- _What the task asks_
Please retype the rows word for word, beginning at the line that contains "How far is tall" and stopping after the line that contains "12.5 meters".
****************
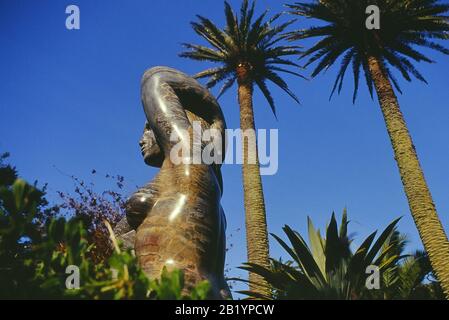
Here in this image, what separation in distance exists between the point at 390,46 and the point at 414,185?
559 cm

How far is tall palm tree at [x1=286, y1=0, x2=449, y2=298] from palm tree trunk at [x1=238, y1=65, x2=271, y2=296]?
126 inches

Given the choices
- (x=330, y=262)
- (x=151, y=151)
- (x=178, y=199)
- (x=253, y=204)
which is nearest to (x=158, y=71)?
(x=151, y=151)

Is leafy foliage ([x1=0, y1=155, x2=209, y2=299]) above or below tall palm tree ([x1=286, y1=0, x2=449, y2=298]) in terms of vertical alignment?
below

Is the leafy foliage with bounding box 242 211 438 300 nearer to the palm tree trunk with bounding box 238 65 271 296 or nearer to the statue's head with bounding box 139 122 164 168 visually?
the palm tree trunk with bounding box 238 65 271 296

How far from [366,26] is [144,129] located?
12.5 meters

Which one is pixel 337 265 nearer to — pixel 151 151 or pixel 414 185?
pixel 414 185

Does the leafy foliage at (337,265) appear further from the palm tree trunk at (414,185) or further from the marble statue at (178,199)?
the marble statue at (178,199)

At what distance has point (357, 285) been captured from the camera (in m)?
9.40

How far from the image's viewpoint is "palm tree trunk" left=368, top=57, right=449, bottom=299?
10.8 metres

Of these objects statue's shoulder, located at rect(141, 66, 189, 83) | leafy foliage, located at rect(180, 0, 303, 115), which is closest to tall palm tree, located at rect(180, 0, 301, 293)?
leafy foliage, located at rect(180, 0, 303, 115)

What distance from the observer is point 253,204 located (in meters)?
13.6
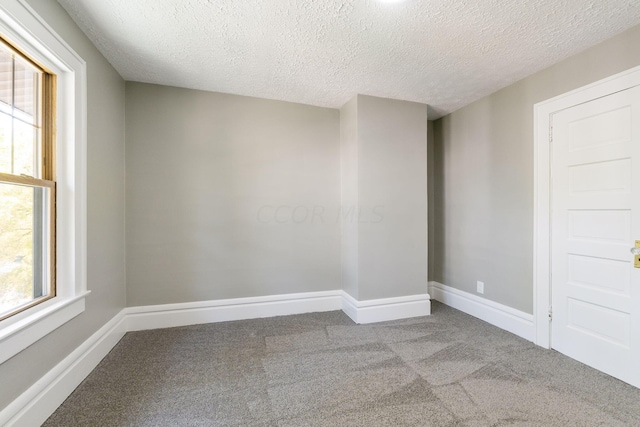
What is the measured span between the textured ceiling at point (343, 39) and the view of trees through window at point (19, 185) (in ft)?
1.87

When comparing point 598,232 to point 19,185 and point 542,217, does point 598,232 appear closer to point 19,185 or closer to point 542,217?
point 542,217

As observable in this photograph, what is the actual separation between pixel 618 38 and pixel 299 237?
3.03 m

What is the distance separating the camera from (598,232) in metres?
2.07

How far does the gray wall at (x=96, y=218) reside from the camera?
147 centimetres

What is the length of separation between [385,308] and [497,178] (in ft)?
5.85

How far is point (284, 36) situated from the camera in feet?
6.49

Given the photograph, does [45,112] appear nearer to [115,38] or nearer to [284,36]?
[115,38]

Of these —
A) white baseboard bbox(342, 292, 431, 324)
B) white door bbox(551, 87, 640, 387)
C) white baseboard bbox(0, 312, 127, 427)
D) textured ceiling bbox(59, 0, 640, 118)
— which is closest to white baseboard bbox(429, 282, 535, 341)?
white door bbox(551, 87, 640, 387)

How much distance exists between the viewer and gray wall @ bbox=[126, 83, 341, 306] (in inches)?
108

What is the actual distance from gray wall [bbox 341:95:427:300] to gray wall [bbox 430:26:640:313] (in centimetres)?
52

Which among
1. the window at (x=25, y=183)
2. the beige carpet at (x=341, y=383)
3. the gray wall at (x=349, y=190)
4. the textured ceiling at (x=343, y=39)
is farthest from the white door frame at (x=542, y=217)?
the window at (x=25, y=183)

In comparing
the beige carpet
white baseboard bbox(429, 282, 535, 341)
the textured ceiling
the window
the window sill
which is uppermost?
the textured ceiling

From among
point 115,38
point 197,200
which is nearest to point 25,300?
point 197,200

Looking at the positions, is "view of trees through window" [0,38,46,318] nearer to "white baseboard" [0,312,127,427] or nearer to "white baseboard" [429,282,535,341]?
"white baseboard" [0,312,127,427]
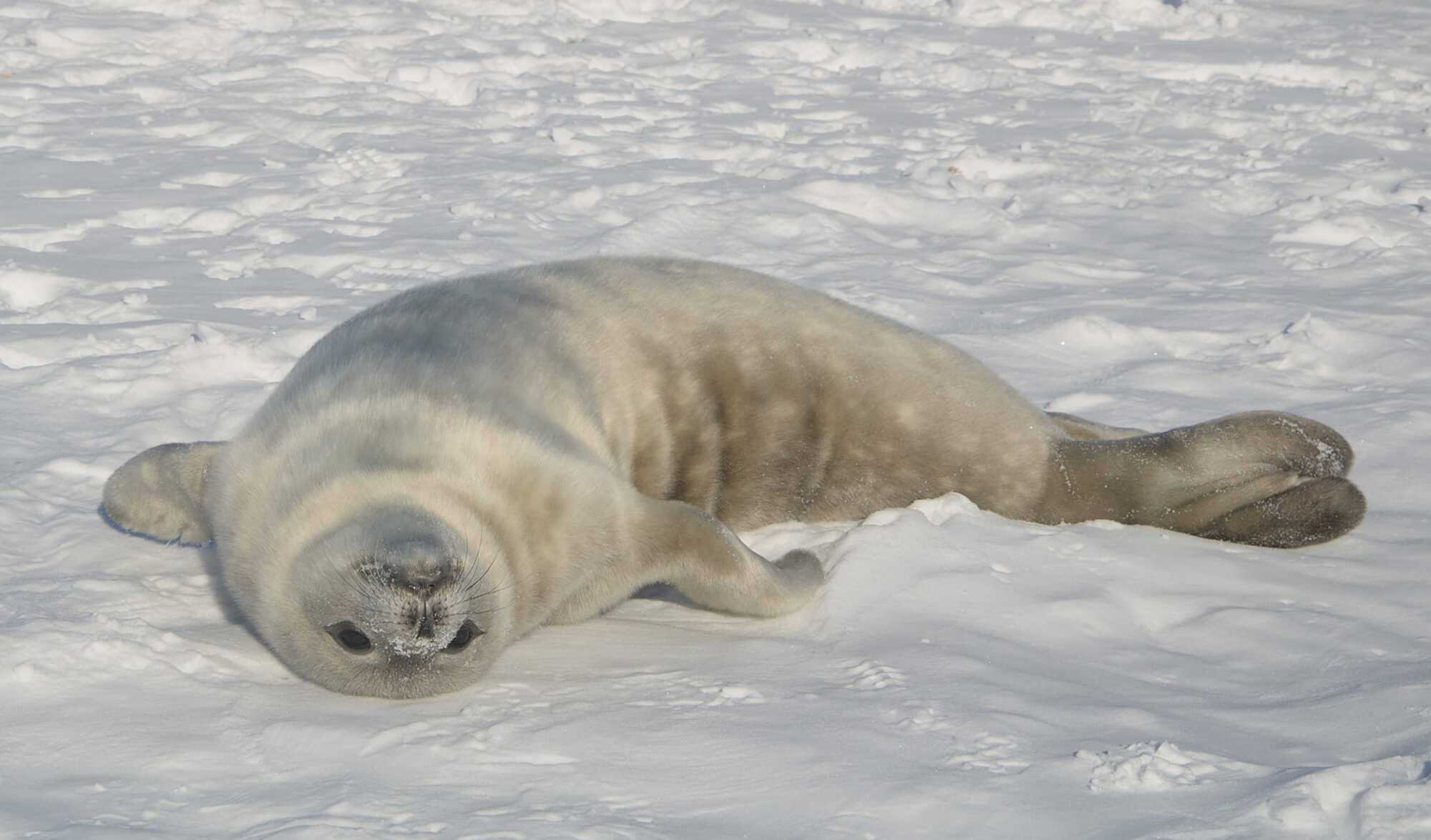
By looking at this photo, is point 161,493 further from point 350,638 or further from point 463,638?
****************
- _Output of the task_
How far is tall palm tree at [x1=286, y1=0, x2=449, y2=298] from palm tree trunk at [x1=238, y1=65, x2=271, y2=296]?
126 inches

Given the choices
- (x=330, y=262)
- (x=151, y=151)
- (x=178, y=199)
- (x=253, y=204)
which is nearest to (x=158, y=71)?
(x=151, y=151)

Is leafy foliage ([x1=0, y1=155, x2=209, y2=299]) above or below tall palm tree ([x1=286, y1=0, x2=449, y2=298]) in terms of vertical alignment?
below

Is the leafy foliage with bounding box 242 211 438 300 nearer to the palm tree trunk with bounding box 238 65 271 296 or nearer to the statue's head with bounding box 139 122 164 168 visually?
the palm tree trunk with bounding box 238 65 271 296

How far from [366,26] is [144,129] located?
12.5 meters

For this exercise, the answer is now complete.